Tareas propuestas:
**A)** Imprima literalmente la parte del texto sobre Curridabat que comienza en "Es claro lo" y termina en "del siglo pasado.".
**B)** Prosiga con el texto sobre la población de Curridabat a partir de su última oración.

Fragmento de página:
○ ○ ○

También es importante anotar que entre 1830 y 1840, el naciente Estado costarricense afín a un sistema patriarcal-oligárquico y con claras simpatías hacia la burguesía cafetalera que tomaba forma, había comenzado sus ataques en contra de los pueblos y cabildos indígenas, con la finalidad de apoderarse de esas tierras (a las que declaraban como “baldíos ociosos”) y dedicarlas al nuevo cultivo. Pocos años más tarde la arremetida fue más enérgica y se privatizaron las antiguas tierras comunales, pueblos como Tres Ríos, Barva y Curridabat fueron parcialmente desestructurados y sus tierras luego fueron transferidas a los ladinos (Ibarra, 1999, pp. 99-100). Si observamos el Cuadro No1, para la década de 1860 se presentó un notorio repunte demográfico. Esto permite intuir que dicho aumento se debió a un nuevo influjo migratorio que llegó a Curridabat, dispuesto a expandir los cafetales tras el desplazamiento de los indígenas.

Es claro lo antes mencionado, puesto que en 1860 hay un aumento destacable de la población, aunque ésta se mantendría estable en las últimas décadas y es hasta el siguiente siglo, que se podrá observar una nueva alza. Igualmente, se puede apreciar que el auge demográfico se patentiza a partir de 1950, posiblemente como efecto de los progresos en salud pública, especialmente en los rubros de natalidad y mortalidad. El salto cuantitativo observado en los setentas (cuando la población superó los quince mil habitantes) se presupone como fruto del proceso de urbanización y de la atracción de migrantes hacia el cantón por su cercanía a la capital. Esto mismo dio como resultado, la constitución de la localidad como un cantón-dormitorio periférico a la ciudad de San José, a finales del siglo pasado.

○ ○ ○

Extracto de datos:
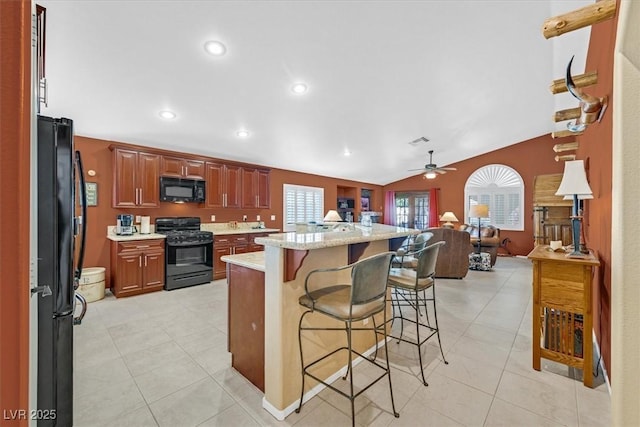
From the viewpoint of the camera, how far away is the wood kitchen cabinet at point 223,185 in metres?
5.04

○ ○ ○

Respuestas por tarea:
**A)**
Es claro lo antes mencionado, puesto que en 1860 hay un aumento destacable de la población, aunque ésta se mantendría estable en las últimas décadas y es hasta el siguiente siglo, que se podrá observar una nueva alza. Igualmente, se puede apreciar que el auge demográfico se patentiza a partir de 1950, posiblemente como efecto de los progresos en salud pública, especialmente en los rubros de natalidad y mortalidad. El salto cuantitativo observado en los setentas (cuando la población superó los quince mil habitantes) se presupone como fruto del proceso de urbanización y de la atracción de migrantes hacia el cantón por su cercanía a la capital. Esto mismo dio como resultado, la constitución de la localidad como un cantón-dormitorio periférico a la ciudad de San José, a finales del siglo pasado.

**B)**
Tabla 1



Curridabat es parte fundamental de un sistema de cantones ubicados en el eje noreste de la ciudad de San José, entre estos se encuentran: Montes de Oca (otrora conocido como San Pedro del Mojón), Guadalupe-Goicoechea, Moravia, Aserrí, e incluso tiene ciertos ligámenes con secciones del cantón de Desamparados y de La Unión de Tres Ríos, perteneciente éste último a la provincia de Cartago. Estos departamentos político-administrativos eran parte del anillo rural de la ciudad de San José desde mediados del siglo XIX y hasta las últimas décadas del XX; hoy son cantones con funciones residenciales, comerciales e industriales, que conforman la Gran Área Metropolitana. Para comprender más a fondo estas regiones -y a Curridabat en particular-, es menester revisar el desarrollo del casco capitalino.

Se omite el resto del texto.